THE TASK ->
Continue the article about the Bambini Kids pediatric exoskeleton, picking up after its final sentence.

PASSAGE SHOWN ->
------------------------------------------------------------------------

Korea's Bambini Kids uses 8 motors, including a dedicated ankle joint, to guide children through natural overground walking instead of treadmill-based therapy.
Photo source:
cosmo
Most gait therapy for children with cerebral palsy happens on a
treadmill, with a harness holding them up while their legs move on command. It
works, to a point. But there's no real ground underfoot, no natural weight
shift, none of the small balance adjustments a child's brain needs to actually
learn the motion.
Cosmo Robotics, a South Korean company, built something different.
Bambini Kids is a wearable exoskeleton designed for preschool-age children with
cerebral palsy and other neurological gait disorders. It trains kids on real
ground, at their own pace, with joint-by-joint support that lets a small,
developing body relearn how walking actually feels.
Cerebral palsy stems from an early brain injury, and one of its most
common effects is a stiff or unstable gait. Catching it early — while a child's
body is still developing — matters more than treating it later.
Most rehab robots were built for adults, then scaled down. They typically
assist the hip and knee, since that's where the largest forces in walking
happen. But a complete gait cycle relies just as much on the ankle, which
controls how the foot rolls from heel strike to toe-off. Skip that motor, and
walking still looks artificial.
Korea's regulatory landscape reflects how narrow this space is. Of more
than 20 FDA-cleared exoskeletons, only one is built specifically for children.
In Korea, only two pediatric exoskeletons exist at all — and Bambini Kids is
the only one that actively assists the ankle alongside the hip and knee.
The device runs on eight motors. Four handle the familiar hip and knee
flexion most exoskeletons are built around. The other four handle what most
pediatric devices skip entirely: ankle dorsiflexion and plantarflexion, plus
hip abduction and adduction.
That dedicated ankle motor is the detail the whole device is built
around. As a child's foot moves through a step — heel down, weight rolling
forward, toes pushing off — the motor guides that motion directly, rather than
letting the foot drag passively. Cosmo Robotics says this produces a more
natural, symmetrical gait pattern.

------------------------------------------------------------------------

(Collection entries)
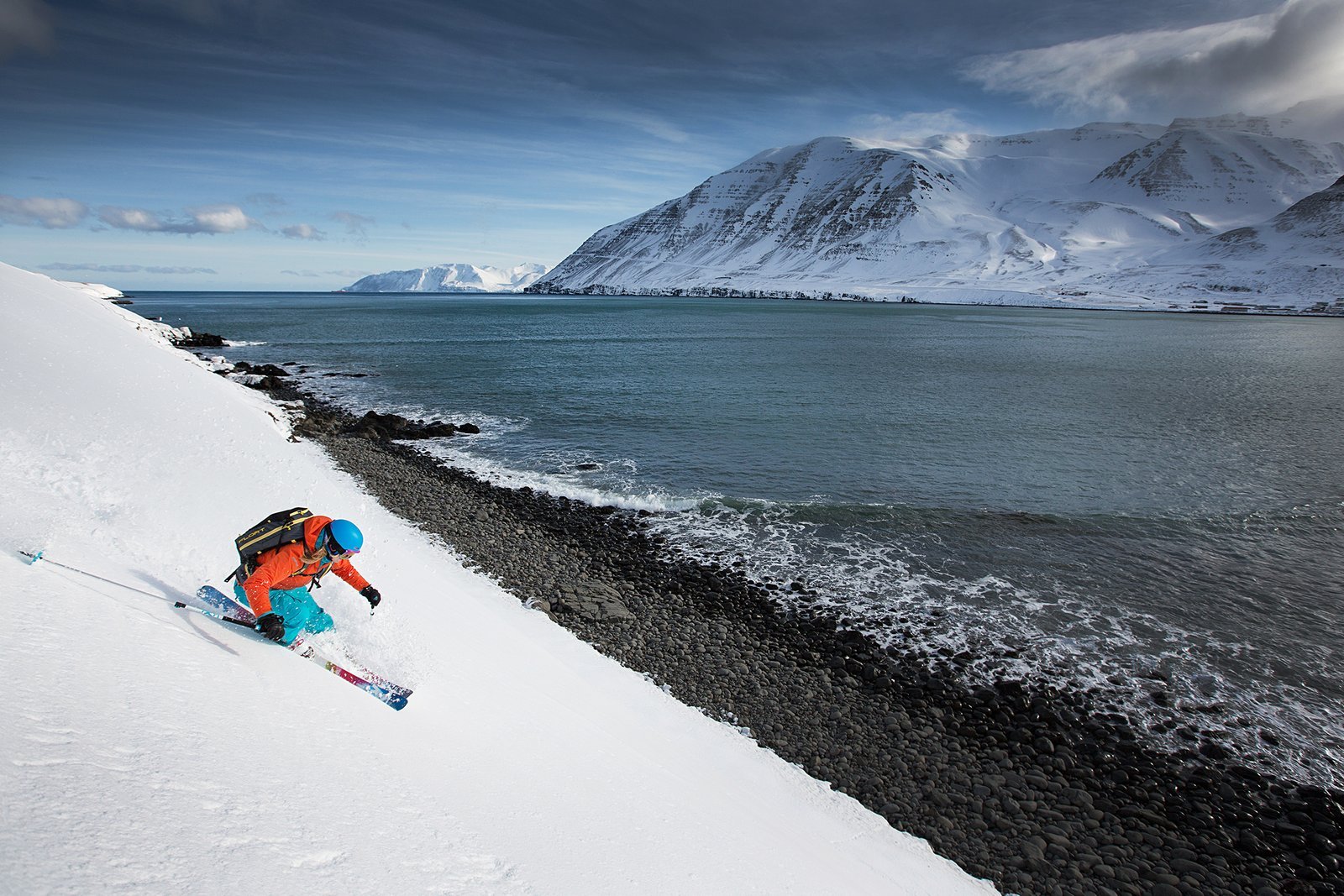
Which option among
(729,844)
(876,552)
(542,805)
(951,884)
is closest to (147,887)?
(542,805)

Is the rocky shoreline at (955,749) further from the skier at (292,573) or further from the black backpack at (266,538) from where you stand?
the black backpack at (266,538)

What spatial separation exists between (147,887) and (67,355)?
19326 millimetres

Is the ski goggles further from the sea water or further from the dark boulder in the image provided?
the dark boulder

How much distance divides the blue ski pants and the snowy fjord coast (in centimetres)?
621

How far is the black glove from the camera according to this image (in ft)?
24.7

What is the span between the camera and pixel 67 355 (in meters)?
17.3

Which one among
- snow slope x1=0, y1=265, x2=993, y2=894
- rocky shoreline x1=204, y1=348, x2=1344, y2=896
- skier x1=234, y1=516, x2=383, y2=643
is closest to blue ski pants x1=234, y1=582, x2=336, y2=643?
skier x1=234, y1=516, x2=383, y2=643

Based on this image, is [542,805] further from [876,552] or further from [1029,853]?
[876,552]

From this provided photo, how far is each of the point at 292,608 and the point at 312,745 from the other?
258 cm

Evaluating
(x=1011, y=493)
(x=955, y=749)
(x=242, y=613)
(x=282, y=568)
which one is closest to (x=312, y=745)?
(x=282, y=568)

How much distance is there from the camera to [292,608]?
7.90 metres

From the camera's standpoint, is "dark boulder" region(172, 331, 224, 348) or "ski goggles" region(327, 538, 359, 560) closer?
"ski goggles" region(327, 538, 359, 560)

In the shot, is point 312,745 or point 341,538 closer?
point 312,745

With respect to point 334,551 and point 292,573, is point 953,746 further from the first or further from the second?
point 292,573
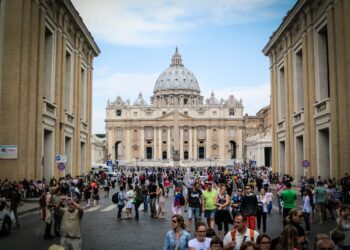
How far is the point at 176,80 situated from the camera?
174m

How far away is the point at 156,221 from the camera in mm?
18438

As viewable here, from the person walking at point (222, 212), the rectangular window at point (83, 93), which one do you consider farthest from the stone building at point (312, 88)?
the rectangular window at point (83, 93)

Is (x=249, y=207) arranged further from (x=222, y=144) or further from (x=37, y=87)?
(x=222, y=144)

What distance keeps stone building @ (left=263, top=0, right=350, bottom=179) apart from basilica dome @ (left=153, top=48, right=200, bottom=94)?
13039cm

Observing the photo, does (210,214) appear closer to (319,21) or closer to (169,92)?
(319,21)

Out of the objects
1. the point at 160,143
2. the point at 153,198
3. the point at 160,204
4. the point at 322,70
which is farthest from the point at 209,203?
the point at 160,143

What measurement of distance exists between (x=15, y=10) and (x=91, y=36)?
18.5 metres

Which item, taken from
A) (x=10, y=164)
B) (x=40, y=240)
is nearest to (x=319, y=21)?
(x=10, y=164)

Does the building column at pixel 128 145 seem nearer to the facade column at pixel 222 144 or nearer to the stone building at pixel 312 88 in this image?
the facade column at pixel 222 144

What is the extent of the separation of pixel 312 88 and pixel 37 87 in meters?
15.5

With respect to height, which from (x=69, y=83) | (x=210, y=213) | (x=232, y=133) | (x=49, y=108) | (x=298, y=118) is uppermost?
(x=232, y=133)

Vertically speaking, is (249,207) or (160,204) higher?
(249,207)

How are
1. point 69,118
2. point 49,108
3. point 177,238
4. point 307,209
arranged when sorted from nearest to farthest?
point 177,238 < point 307,209 < point 49,108 < point 69,118

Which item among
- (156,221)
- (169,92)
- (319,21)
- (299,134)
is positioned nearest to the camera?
(156,221)
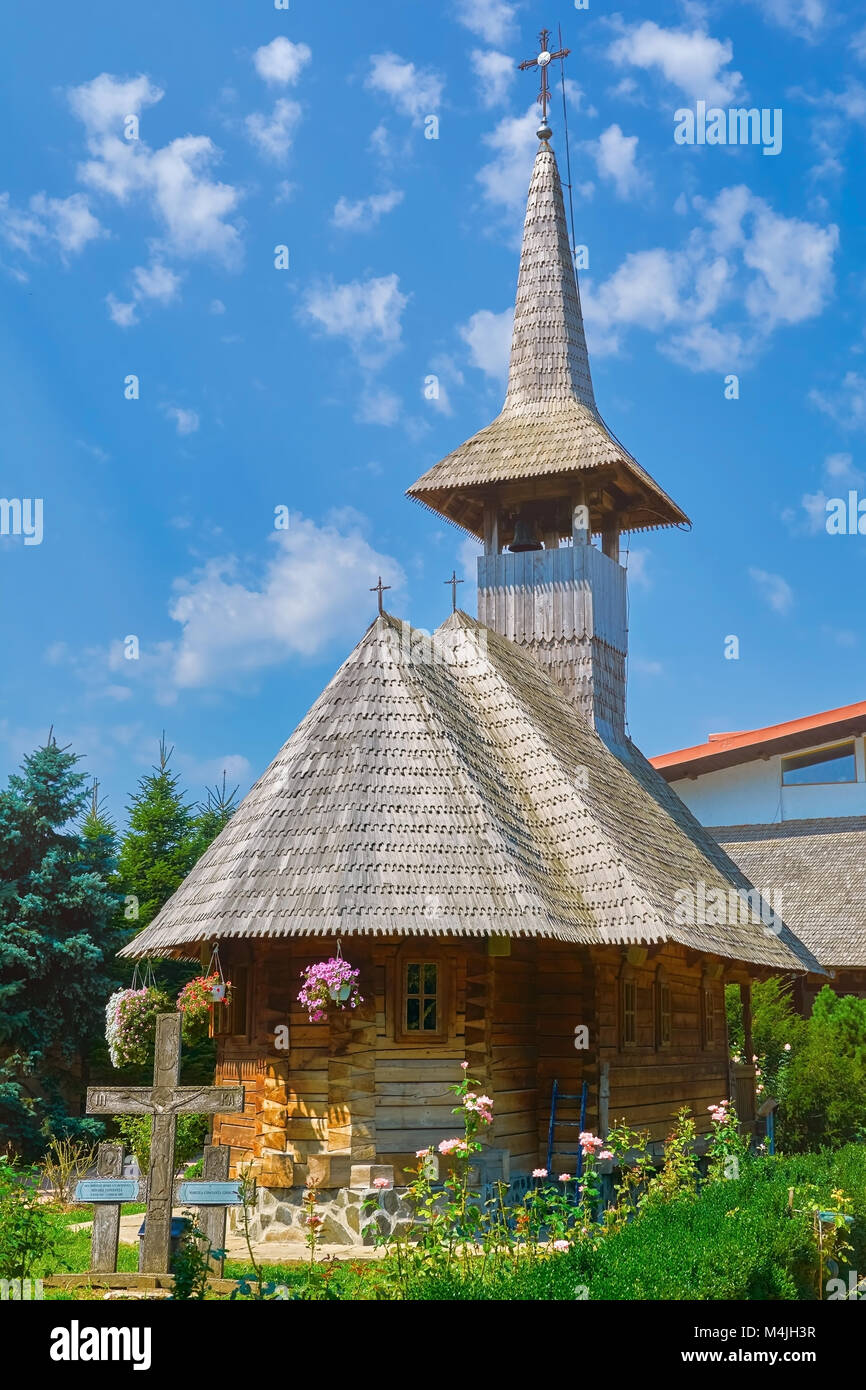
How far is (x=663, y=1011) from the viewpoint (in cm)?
1463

------------------------------------------------------------------------

ANSWER ->
The device adapts to severity, too. Children with more severe disorders
can train in passive mode, where the exoskeleton does most of the work.
Children with milder disorders use active mode, which assists rather than
leads, encouraging their own muscles to engage.
Safety runs on two levels. Therapists can hit an emergency stop at any
point. And the motors themselves detect sudden resistance — like spasticity —
and stop automatically before it becomes painful.
Bambini Kids is sized for children roughly 2.5 to 7 years old, around 100
cm tall — a narrow window on purpose. Fitting an exoskeleton to a body that
small, while still allowing natural joint movement, is harder than simply
scaling down an adult device.
Cosmo Robotics also makes Bambini Teens, a related device for older
children and adolescents, extending the same approach to school-age kids with
different bodies and walking patterns.
Cosmo Robotics is running a clinical study evaluating Bambini Kids'
safety and effectiveness in children with cerebral palsy, aiming to generate
evidence that supports approval in markets outside Korea. That caution fits the
field — robot-assisted gait training for young children is still a young area
of research, with most existing studies focused on older kids rather than
preschoolers.
A separate pilot study on adolescent exoskeleton training showed real
improvements in motor function and gait speed — encouraging, but evidence that
still needs building out for Bambini Kids' younger age group specifically.
The company showcased the device at CES 2026 and KIMES, Korea's largest
medical device exhibition. Cosmo Robotics — formerly ExoAtlet Asia — also
listed on Korea's KOSDAQ exchange in April 2026, with institutional demand
running over 1,000 times the available shares.